Did I have to repeat myself a bunch? Yes, but that's fine, especially because the answer sometimes changed (rapidly), like "No we don't support multiple trading accounts per user" > "Yeah I implemented that last week, it's in the release notes, to add a second account..."

For a mature product that's not changing as much and more or less has all its features built out, it makes sense to branch out into more structured forums that are easily searchable, especially as you progress through different versions and users are looking for answers to past versions.


> I built a paper trading app for stocks and options and Discord was the primary place where the users talked. The subreddit was almost completely empty, nobody responded to tweets, the Instagram was thriving but there was no sense of community because you couldn't tell if anyone commenting actually used the product or a meme just showed up in their feed.

What I'm hearing is that you think Discord is better than a forum, because people talked in Discord but they didn't talk in the forum, a forum which you didn't have?

Do you have comparable experience building a community via a traditional forum VS doing so with Discord?

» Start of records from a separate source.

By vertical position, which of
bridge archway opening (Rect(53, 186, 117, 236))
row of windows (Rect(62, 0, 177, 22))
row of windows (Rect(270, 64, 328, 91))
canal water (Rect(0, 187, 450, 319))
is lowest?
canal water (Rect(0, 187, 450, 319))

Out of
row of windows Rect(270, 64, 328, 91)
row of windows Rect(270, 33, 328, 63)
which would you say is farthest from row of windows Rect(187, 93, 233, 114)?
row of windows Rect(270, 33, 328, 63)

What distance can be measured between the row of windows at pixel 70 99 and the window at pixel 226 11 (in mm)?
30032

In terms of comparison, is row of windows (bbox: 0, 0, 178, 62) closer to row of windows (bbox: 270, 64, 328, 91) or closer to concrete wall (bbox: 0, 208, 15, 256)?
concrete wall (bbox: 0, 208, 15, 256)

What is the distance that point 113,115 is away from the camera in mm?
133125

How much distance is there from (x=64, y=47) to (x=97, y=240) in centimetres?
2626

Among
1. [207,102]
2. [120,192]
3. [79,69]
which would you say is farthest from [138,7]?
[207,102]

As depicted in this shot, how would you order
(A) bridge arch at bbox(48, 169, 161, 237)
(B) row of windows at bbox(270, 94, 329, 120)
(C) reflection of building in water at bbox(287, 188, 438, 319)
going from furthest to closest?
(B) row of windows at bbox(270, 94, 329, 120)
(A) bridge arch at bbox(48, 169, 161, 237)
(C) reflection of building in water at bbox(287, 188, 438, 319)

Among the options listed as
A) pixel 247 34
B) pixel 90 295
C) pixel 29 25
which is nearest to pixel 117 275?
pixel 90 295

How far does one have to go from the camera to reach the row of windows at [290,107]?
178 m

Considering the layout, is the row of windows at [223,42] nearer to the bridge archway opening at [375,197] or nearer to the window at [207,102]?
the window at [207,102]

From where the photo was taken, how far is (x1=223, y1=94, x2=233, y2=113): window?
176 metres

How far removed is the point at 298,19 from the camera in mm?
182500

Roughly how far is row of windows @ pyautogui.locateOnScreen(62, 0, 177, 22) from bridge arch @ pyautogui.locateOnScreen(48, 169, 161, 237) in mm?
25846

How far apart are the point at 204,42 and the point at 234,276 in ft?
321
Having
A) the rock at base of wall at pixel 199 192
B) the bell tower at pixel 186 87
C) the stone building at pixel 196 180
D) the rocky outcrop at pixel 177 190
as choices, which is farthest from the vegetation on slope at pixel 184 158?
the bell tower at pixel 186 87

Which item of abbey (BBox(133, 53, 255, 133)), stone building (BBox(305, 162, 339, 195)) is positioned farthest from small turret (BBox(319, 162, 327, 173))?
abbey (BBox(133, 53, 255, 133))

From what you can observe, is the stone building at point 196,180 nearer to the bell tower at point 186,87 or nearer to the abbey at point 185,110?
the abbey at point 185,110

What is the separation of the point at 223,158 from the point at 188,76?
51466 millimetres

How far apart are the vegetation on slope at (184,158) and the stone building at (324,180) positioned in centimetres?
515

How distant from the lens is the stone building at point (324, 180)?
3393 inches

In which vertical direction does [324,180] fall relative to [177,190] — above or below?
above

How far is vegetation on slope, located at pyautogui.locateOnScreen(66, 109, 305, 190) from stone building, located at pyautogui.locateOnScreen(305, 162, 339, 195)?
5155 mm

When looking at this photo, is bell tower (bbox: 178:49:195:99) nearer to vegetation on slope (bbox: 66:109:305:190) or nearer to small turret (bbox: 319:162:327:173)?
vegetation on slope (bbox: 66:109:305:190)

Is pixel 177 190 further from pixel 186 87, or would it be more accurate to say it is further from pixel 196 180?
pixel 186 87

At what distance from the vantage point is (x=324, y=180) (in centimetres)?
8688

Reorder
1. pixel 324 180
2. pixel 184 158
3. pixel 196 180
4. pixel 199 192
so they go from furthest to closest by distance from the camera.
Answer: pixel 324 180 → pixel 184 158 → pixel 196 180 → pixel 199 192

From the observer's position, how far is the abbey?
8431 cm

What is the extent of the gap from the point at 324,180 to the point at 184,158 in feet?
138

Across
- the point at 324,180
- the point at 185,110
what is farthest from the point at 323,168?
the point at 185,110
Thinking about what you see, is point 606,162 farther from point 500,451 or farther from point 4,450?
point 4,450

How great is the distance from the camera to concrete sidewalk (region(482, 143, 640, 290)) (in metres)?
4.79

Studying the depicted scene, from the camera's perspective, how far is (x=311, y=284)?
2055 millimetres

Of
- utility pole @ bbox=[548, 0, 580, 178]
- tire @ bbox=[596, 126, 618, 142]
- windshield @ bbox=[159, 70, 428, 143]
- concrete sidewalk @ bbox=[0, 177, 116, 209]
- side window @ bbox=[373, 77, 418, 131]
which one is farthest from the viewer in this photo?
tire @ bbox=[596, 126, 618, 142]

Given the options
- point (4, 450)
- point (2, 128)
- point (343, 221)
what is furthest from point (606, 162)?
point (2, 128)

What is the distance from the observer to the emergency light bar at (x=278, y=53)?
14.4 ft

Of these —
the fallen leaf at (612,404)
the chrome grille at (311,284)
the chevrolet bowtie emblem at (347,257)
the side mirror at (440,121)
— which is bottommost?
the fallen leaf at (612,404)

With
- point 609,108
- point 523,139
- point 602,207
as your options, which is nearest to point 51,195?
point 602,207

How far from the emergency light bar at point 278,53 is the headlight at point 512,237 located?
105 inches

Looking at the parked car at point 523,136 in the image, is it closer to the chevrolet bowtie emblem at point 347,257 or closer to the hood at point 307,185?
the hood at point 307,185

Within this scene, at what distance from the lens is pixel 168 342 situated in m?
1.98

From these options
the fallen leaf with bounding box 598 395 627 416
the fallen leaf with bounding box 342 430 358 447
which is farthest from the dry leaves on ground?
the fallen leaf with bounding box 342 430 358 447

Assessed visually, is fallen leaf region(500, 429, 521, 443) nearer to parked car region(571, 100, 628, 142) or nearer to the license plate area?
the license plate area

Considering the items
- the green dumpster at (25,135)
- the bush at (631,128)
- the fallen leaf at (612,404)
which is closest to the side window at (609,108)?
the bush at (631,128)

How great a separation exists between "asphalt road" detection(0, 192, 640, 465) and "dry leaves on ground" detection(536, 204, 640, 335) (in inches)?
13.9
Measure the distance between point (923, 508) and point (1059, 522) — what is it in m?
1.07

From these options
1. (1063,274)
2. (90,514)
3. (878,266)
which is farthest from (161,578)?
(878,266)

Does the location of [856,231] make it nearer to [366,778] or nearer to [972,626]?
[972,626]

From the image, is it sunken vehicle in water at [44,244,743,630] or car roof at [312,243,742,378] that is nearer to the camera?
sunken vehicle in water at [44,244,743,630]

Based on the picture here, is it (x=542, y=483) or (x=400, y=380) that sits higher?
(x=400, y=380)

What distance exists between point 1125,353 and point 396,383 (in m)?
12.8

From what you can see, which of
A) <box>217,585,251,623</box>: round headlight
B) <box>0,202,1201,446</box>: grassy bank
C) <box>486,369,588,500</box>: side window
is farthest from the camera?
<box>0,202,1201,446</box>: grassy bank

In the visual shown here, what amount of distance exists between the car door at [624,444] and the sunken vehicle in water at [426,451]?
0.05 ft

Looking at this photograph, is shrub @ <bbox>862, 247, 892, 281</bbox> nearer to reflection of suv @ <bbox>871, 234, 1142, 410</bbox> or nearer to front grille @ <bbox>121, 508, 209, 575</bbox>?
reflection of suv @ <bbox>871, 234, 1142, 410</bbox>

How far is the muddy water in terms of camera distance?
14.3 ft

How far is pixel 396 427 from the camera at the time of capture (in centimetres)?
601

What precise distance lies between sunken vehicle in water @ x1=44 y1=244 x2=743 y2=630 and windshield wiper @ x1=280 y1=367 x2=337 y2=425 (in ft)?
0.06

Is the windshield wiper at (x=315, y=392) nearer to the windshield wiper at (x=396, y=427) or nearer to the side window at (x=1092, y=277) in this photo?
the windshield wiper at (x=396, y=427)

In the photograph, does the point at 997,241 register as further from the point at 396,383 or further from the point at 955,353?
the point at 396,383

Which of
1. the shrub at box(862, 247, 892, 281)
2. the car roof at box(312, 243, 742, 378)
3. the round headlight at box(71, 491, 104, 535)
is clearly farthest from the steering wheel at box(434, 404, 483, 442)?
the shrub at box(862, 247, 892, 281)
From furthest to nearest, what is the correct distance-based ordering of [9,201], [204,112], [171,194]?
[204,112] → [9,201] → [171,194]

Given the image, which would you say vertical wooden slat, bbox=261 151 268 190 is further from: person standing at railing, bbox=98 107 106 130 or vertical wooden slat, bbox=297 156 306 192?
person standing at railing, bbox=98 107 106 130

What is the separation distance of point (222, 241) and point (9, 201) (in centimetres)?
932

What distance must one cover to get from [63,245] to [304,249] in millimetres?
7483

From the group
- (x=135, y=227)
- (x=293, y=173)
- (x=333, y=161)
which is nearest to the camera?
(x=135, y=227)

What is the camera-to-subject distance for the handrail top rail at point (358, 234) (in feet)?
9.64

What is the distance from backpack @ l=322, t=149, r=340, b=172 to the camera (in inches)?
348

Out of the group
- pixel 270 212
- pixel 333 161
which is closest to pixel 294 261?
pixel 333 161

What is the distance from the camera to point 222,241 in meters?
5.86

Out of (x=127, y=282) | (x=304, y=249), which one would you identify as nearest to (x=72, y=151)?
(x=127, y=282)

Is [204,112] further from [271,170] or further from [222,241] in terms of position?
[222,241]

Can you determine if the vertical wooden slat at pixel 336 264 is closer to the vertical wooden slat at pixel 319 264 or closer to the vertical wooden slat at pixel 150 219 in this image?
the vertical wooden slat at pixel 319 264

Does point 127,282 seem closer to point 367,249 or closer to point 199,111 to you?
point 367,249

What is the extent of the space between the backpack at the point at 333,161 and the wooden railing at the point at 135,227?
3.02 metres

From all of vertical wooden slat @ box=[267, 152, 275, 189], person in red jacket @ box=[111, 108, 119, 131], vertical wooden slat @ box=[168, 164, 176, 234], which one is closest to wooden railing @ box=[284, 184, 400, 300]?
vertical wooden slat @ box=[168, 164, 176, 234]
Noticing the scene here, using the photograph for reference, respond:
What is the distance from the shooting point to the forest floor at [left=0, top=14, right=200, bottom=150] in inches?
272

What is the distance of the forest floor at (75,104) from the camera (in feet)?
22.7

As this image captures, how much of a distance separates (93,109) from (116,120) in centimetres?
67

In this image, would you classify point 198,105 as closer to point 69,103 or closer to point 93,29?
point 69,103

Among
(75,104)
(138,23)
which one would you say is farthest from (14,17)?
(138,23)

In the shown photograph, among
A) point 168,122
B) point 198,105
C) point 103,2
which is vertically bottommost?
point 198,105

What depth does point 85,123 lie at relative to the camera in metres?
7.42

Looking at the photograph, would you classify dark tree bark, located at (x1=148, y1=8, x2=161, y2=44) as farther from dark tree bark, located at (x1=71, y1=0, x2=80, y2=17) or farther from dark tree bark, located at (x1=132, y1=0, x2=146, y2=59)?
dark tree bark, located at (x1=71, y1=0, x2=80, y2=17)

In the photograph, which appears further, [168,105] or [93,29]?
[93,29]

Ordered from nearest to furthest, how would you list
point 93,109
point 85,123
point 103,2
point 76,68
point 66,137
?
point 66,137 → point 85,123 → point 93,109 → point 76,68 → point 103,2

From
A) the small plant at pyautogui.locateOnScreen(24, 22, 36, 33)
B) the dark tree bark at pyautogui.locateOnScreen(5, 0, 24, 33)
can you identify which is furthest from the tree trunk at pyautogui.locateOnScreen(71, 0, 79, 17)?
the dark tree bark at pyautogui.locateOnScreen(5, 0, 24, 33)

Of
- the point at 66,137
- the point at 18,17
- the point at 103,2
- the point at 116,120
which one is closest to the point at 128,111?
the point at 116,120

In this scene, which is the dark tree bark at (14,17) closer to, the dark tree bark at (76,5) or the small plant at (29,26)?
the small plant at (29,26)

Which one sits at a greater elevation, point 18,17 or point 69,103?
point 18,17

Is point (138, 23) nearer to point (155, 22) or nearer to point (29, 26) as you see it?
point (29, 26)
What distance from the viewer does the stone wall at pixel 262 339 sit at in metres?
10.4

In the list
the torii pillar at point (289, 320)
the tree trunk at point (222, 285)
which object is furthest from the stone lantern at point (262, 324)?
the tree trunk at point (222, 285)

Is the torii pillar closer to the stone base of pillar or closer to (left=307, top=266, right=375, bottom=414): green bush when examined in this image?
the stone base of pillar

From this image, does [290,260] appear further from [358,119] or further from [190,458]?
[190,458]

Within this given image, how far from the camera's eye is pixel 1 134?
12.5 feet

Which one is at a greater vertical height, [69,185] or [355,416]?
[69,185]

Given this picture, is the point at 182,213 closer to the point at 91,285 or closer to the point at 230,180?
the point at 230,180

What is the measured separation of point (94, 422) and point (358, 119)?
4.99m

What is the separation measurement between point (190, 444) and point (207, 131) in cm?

As far as I can tell, it doesn't seem like you have tried a normal forum, yet you say Discord is better for community building.


Shouldn't the knowledge go into a wiki anyways? Reading old discussions in Reddit can turn up interesting things, but it's time consuming and bad information doesn't get fixed later.


Luckily our book will also be available in hard copy so you can digest all that hard-won knowledge in an offline manner :)


I'll wait until chatGPT can regurgitate it.


I do understand your "snarky" comment humoring, however do buy a copy if you want to support them, it's neither cheap or easy to make a book.


losing all nuance by virtue of getting dopamine quicker? count me in!


I often see this comment, and every time I think; but having people come to the information AND the community is better for the project.


Short term perhaps, but long term having a non-indexed community is inconvenient for newcomers.


microsoft copilot can summarize discussions. with some orchestration it could extract even from past discussions question+answers and structure them in a stackoverflow-like format.

source: we use this feature in beta as part of the enterprise copilot license to summarize Teams calls. Yes, it listens to us talking and spits out bullet points from our discussions at the end of the call. It's so good it feels like magic sometimes.

note on copilot: any capable model could probably do it. I just said copilot because it does it today.


That's why Ritchie is very active on, and often refers to, Stackoverflow as well! Exactly to document frequent questions, instead of losing them to chat history.


there are projects that you can use to index discord servers, unfortunately a lot of communities just don't use them.


Why would they? A person who picks Discord has no idea what knowledge discovery is.


Forums work really well for this. I personally avoid using Discord because chatrooms are too much of a time suck. There's far more chaff to sift through and trying to keep up with everything leads to FOMO.


by community do you mean all the people who make an account just to ask a question on the project's discord, only ever open it to check if someone answered and then never use discord again?